Mientras tanto, el Señor Ortega me mandó decir que me retractara y retiraba la demanda y que le diera los nombres de las víctimas. Me negué a ambas cosas. Las víctimas son las más vulnerables.

El pasado martes, empecé a recibir decenas de mensajes en Twitter, en una acción coordinada de bots, señalándome como una “difamador” e informando sobre un supuesto “triunfo” del Señor Ortega.

¿Triunfo? Pero si el Señor Ortega jugó solo en la cancha, sin más jugadores que él mismo, y metió gol sin portero. ¿Cuál triunfo? No se me notificó en tiempo y forma, no se me permitió defenderme, ni tuve derecho a un debido proceso, mucho menos a un juicio justo.

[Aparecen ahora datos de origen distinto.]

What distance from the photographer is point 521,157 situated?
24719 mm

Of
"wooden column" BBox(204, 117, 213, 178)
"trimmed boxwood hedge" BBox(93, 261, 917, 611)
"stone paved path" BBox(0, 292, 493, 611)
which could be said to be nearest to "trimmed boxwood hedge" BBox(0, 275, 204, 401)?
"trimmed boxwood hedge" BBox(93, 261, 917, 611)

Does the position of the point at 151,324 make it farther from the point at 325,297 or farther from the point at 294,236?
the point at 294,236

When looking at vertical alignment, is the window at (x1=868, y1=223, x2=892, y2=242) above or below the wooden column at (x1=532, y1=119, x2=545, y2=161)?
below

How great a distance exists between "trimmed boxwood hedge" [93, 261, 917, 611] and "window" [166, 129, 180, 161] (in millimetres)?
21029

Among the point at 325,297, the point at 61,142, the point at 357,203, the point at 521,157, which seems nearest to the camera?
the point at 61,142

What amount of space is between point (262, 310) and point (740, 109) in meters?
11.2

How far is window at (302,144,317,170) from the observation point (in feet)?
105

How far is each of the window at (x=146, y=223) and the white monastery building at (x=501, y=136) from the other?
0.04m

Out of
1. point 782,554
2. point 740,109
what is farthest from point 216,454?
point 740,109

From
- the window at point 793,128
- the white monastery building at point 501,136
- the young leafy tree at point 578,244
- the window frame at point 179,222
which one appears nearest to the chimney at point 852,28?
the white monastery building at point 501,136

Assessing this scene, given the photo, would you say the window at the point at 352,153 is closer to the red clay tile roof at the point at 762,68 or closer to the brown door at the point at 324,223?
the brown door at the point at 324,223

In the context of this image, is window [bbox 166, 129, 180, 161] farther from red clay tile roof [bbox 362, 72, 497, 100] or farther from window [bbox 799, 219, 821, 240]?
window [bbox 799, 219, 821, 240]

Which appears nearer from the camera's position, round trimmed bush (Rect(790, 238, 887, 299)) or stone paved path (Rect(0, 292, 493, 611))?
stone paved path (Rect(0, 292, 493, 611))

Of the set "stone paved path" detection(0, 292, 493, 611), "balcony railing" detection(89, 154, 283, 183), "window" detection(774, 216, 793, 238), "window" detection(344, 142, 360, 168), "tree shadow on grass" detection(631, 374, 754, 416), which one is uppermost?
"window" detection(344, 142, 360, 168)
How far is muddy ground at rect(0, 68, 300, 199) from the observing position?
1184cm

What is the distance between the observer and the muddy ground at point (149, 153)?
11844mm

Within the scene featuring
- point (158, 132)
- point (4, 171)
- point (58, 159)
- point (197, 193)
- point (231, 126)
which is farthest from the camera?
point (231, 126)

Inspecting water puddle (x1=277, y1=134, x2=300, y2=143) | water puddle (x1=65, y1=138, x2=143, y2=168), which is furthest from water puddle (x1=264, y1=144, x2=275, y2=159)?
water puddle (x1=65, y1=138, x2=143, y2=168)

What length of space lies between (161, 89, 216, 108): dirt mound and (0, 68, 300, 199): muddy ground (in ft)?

Mis abogados consideran necesaria la reposición del proceso, ni más ni menos. El derecho a estar en igualdad de circunstancias, aunque sabemos que él es un político con todo el poder en un partido que actualmente gobierna la Ciudad de México.

En este procedimiento, el Señor Ortega, no tiene la última palabra. Vamos a luchar. No podemos permitir que se siente este precedente. Nos afecta a todos. Con el “triunfo” del Señor Ortega queda un peligroso e inaceptable precedente para la libertad de expresión. Publicar el contenido de una investigación judicial no debe ser considerado un delito. La batalla acaba de empezar y es por todos.

En estos días, he recordado otra vez a mi padre, que en paz descanse, y le he dado la razón: “En México, a los buenos periodistas, se los chingan”. Es verdad.

Lástima que ya no lo tenga aquí a mi lado, para decirle con un abrazo prolongado y amoroso, que algunos de esos periodistas idealistas que aún creemos en un cambio para México, hemos decidido no dejarnos, no callarnos; aunque en ello, nos juguemos la vida.